> **STATED PROBLEM**: Extract from the data below every line containing the word "millimetres", and reproduce each such line in full.

::::::

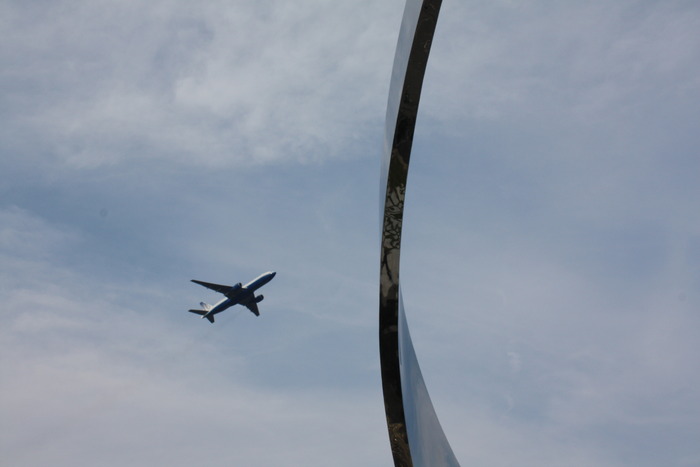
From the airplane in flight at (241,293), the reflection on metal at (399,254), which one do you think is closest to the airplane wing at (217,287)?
the airplane in flight at (241,293)

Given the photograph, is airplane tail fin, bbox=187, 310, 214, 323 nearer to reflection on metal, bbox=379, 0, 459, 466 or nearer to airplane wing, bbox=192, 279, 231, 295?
airplane wing, bbox=192, 279, 231, 295

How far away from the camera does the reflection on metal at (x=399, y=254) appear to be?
8.62 meters

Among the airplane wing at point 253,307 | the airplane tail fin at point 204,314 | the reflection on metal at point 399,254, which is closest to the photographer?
the reflection on metal at point 399,254

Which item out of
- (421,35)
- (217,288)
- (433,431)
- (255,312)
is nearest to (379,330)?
(433,431)

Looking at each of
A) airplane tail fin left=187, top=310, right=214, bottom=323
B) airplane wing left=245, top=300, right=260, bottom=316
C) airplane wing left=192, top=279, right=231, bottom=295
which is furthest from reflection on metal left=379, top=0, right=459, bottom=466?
airplane tail fin left=187, top=310, right=214, bottom=323

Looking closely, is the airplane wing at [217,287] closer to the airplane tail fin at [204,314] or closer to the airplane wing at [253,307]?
the airplane wing at [253,307]

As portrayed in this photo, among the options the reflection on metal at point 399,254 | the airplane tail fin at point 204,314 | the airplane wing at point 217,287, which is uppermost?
the airplane tail fin at point 204,314

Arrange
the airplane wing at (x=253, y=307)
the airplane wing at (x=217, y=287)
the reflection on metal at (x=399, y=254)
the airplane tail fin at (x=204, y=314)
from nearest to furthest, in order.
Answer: the reflection on metal at (x=399, y=254), the airplane wing at (x=217, y=287), the airplane wing at (x=253, y=307), the airplane tail fin at (x=204, y=314)

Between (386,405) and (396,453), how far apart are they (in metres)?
0.75

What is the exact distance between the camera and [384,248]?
9.98m

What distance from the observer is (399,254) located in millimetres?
9992

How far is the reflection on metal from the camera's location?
8.62 meters

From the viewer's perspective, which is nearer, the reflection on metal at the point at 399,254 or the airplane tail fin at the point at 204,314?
the reflection on metal at the point at 399,254

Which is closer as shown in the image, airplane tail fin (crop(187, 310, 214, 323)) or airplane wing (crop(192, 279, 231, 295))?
airplane wing (crop(192, 279, 231, 295))
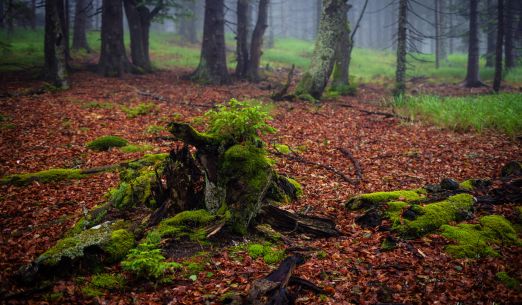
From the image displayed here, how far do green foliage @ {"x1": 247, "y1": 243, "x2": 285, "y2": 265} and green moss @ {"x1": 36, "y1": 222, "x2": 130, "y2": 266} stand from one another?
1705 millimetres

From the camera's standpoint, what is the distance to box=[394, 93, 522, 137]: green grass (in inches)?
419

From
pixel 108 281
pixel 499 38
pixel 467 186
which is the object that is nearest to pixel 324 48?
pixel 499 38

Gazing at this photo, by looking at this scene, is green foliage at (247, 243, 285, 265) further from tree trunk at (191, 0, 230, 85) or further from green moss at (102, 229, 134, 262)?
tree trunk at (191, 0, 230, 85)

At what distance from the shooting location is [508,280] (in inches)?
155

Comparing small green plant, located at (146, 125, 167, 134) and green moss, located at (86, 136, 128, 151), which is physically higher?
small green plant, located at (146, 125, 167, 134)

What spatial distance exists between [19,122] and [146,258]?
839 centimetres

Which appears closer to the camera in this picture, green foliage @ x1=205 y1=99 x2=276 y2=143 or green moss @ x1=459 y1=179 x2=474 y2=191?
green foliage @ x1=205 y1=99 x2=276 y2=143

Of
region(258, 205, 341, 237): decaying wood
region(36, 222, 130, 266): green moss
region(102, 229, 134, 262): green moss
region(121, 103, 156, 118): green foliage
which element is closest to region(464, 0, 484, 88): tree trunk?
region(121, 103, 156, 118): green foliage

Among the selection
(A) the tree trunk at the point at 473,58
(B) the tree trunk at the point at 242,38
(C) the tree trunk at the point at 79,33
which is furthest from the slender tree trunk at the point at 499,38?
(C) the tree trunk at the point at 79,33

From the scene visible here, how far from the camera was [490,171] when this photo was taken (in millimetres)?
7660

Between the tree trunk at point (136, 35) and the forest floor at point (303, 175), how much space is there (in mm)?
3876

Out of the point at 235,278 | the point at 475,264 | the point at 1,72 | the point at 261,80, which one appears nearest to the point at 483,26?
the point at 261,80

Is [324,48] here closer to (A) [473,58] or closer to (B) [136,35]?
(B) [136,35]

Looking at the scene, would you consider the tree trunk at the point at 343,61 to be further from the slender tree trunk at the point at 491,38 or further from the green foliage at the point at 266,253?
the green foliage at the point at 266,253
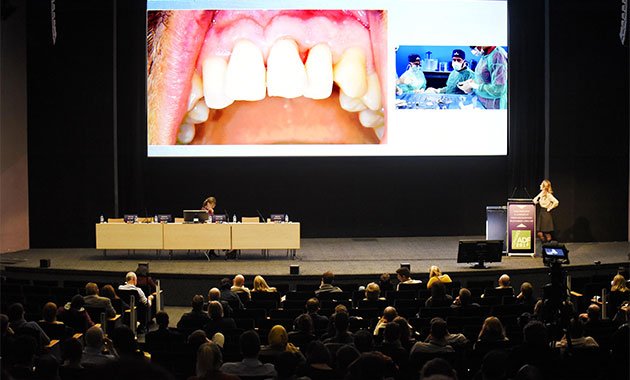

::::::

> **ANSWER FOR THE TASK**:
What distance from the observer is (399,254) located in millimetres?
1705 millimetres
From the scene visible here, how far from the camera was [490,171] when this photo was taken (in millimetres)?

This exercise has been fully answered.